>> start PASSAGE

# Dust of Dreams by Steven Erikson



## Werthead (Aug 18, 2009)

A review of the penultimate book in *The Malazan Book of the Fallen*.



> From across the continent of Lether and far beyond, powers and armies are converging on the vast Wastelands to the east of the Letherii Empire. Adjunct Tavore, commander of the the Malazan 14th Army - the Bonehunters - plans to take her army into that wilderness, aided by the Letherii imperial legions under Brys Beddict. To the south her allies, the Perish Grey Helms and Khundryl Burned Tears, barter for passage across the Kingdom of Bolkando, only to be met with betrayal and murder. On the plains of the Ar'kryn, the Barghast White Face clans face insurrection and treachery. A ribbon of refugees flees westward from Kolanse into the Wastelands and the immense Glass Desert, whilst in the far west the Shake abandon their island homeland to seek the First Shore, unaware that their return to their ancestral warren will re-awaken ancient powers.
> 
> Human and Barghast, K'Chain Che'Malle and T'lan Imass, Shake and Jaghut, mortals and ascendants alike find themselves drawn into a convergence outstripping anything before seen in the mortal realm, for the sky is rent in flame and shadow and a long-imprisoned god returns to the mortal realm with Darkness clenched in his hand. The Bonehunters and their allies march to a war they cannot win to avenge an empire that has rejected them, whilst the K'Chain Che'Malle march to war to end an ancient conflict and find a place for themselves in the world. But under the light of what has appeared in the sky, it appears that all might be in vain...
> 
> ...


----------



## Urien (Aug 19, 2009)

Werthead,

Thanks for that. Sounds a return to form. I finally finished Toll the Hounds, a most convoluted, long and meandering book. Infuriating in parts. But the ending gave me the strength to walk on, and your review makes me think it might be worthwhile.


----------

>> end PASSAGE

- STATED PROBLEM A
Quote the Dust of Dreams thread from "## Urien (Aug" down to "might be worthwhile.", word for word.

>> start MATERIAL SUPPLIED

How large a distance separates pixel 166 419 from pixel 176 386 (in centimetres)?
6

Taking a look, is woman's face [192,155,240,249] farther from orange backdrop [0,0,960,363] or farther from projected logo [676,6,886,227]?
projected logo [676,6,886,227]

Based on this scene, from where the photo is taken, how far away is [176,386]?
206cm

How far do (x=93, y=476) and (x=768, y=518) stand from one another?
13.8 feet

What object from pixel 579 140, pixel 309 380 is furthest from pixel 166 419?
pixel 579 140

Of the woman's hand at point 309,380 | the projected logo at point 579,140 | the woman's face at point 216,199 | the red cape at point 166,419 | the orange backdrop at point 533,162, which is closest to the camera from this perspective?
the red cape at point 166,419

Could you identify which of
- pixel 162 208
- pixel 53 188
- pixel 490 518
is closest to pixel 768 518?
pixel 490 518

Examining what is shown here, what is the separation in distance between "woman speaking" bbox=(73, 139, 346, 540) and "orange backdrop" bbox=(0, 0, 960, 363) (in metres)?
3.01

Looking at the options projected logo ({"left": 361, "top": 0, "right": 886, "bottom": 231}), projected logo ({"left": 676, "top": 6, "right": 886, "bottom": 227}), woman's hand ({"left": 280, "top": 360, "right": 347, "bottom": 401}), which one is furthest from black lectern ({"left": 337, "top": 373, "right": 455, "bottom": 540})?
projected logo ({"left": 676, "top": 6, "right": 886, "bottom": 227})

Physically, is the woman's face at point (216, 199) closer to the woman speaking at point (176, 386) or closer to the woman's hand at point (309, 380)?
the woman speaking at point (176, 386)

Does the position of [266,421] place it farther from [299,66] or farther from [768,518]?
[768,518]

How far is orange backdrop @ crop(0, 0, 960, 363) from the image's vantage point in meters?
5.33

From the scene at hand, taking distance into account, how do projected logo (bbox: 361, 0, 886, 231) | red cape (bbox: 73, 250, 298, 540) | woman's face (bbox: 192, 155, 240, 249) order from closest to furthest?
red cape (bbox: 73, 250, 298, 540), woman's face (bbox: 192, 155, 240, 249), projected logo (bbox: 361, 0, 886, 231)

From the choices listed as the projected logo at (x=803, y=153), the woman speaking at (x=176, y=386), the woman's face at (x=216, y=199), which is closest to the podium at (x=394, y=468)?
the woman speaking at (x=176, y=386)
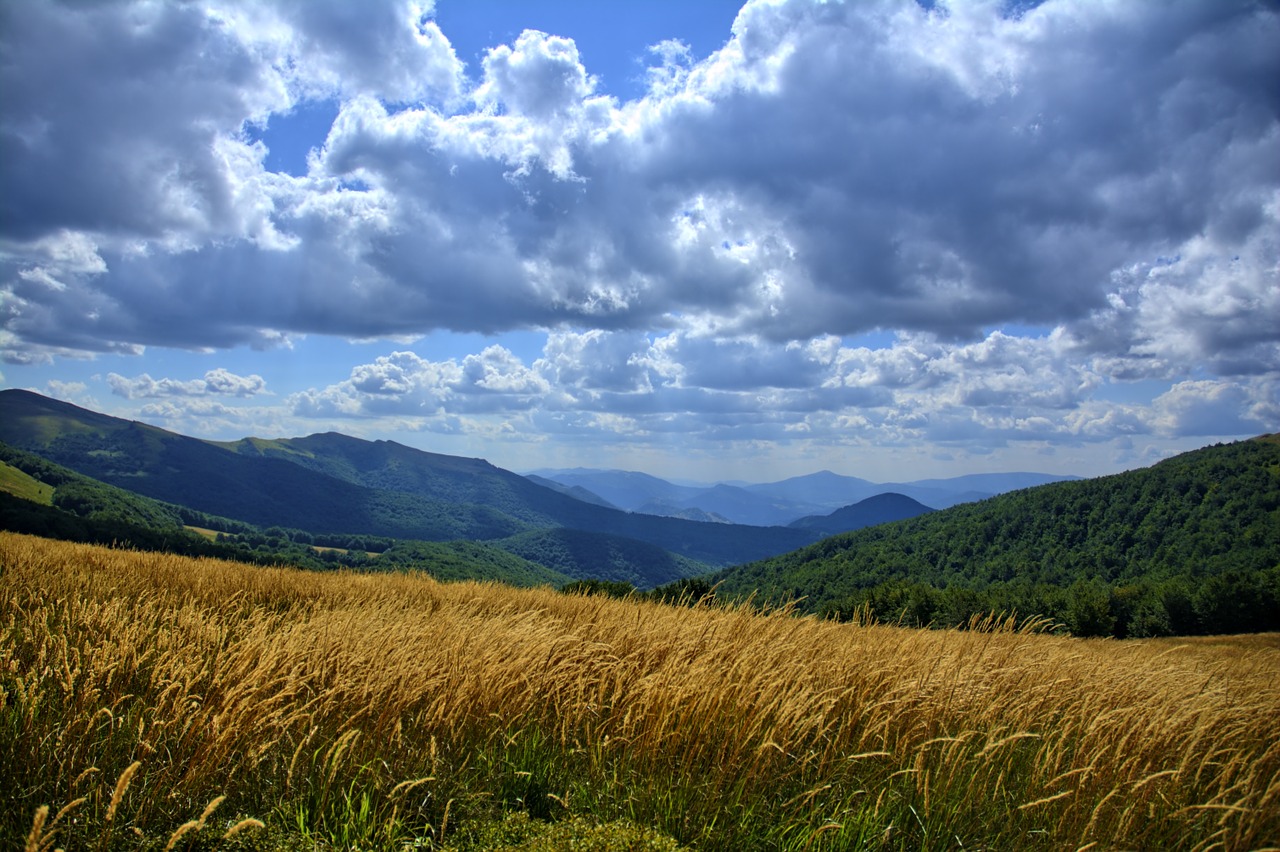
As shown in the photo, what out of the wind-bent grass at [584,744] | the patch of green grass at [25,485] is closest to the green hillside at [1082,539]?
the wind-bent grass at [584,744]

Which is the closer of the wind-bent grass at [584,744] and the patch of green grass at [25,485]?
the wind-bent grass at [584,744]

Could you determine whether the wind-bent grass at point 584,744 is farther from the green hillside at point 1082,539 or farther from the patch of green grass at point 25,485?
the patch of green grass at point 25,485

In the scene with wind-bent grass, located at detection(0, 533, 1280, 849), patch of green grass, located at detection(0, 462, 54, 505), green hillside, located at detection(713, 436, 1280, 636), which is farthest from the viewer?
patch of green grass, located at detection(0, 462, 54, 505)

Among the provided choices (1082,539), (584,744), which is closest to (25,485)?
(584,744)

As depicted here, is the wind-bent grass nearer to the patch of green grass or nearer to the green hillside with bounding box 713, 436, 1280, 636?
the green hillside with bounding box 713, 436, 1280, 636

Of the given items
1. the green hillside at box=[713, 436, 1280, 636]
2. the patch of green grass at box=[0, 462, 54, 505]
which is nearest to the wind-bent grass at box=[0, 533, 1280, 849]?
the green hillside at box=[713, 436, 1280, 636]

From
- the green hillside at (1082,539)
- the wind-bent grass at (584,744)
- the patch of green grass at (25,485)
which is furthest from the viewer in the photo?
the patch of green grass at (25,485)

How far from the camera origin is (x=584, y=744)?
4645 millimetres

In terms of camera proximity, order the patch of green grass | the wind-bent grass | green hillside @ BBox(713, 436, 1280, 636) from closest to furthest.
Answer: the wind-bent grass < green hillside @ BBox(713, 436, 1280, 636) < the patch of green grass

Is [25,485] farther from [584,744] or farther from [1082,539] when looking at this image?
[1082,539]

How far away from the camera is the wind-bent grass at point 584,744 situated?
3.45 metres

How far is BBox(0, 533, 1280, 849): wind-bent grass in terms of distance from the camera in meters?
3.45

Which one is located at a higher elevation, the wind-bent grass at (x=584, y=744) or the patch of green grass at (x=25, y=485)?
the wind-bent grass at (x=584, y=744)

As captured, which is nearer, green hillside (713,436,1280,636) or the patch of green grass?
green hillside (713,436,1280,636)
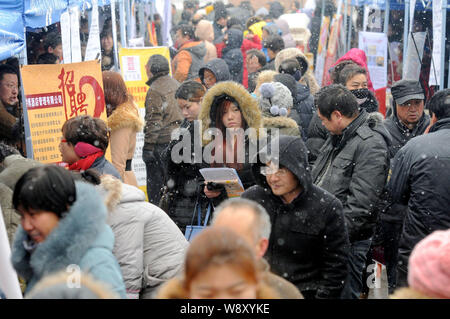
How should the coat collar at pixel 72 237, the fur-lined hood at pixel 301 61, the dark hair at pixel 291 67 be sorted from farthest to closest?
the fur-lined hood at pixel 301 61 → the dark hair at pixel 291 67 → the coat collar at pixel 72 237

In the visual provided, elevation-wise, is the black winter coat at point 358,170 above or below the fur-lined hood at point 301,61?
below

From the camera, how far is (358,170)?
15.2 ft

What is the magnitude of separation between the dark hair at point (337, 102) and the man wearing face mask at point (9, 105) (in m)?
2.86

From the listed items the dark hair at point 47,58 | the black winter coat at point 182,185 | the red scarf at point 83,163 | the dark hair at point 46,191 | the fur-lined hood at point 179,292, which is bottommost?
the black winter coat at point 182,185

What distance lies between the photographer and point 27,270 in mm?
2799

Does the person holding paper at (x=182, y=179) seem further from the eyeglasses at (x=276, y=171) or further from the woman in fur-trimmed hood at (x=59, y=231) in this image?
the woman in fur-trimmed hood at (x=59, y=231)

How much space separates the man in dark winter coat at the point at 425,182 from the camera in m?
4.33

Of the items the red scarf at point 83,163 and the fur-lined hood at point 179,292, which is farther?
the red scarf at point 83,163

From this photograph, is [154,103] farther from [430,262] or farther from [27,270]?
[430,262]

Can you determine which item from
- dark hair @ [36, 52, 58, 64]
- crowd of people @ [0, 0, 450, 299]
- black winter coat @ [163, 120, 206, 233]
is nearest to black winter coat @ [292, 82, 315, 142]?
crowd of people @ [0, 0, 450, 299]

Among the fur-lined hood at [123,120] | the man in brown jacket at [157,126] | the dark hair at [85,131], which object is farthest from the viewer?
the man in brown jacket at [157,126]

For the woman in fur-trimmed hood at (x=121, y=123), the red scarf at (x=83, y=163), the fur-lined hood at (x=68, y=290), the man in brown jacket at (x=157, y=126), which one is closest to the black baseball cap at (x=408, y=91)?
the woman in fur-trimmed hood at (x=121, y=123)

>> end MATERIAL SUPPLIED

- STATED PROBLEM B
Pick out each line of the listing that contains the string "furthest", matching case exactly.

- EXERCISE RESPONSE A
## Urien (Aug 19, 2009)

Werthead,

Thanks for that. Sounds a return to form. I finally finished Toll the Hounds, a most convoluted, long and meandering book. Infuriating in parts. But the ending gave me the strength to walk on, and your review makes me think it might be worthwhile.

- EXERCISE RESPONSE B
What object from pixel 579 140, pixel 309 380 is furthest from pixel 166 419?
Looking at the options projected logo ({"left": 361, "top": 0, "right": 886, "bottom": 231}), projected logo ({"left": 676, "top": 6, "right": 886, "bottom": 227}), woman's hand ({"left": 280, "top": 360, "right": 347, "bottom": 401}), which one is furthest from black lectern ({"left": 337, "top": 373, "right": 455, "bottom": 540})?
From the scene at hand, taking distance into account, how do projected logo (bbox: 361, 0, 886, 231) | red cape (bbox: 73, 250, 298, 540) | woman's face (bbox: 192, 155, 240, 249) order from closest to furthest?
which is furthest from the viewer in the photo?
In terms of camera proximity, order the patch of green grass | the wind-bent grass | green hillside @ BBox(713, 436, 1280, 636) from closest to furthest.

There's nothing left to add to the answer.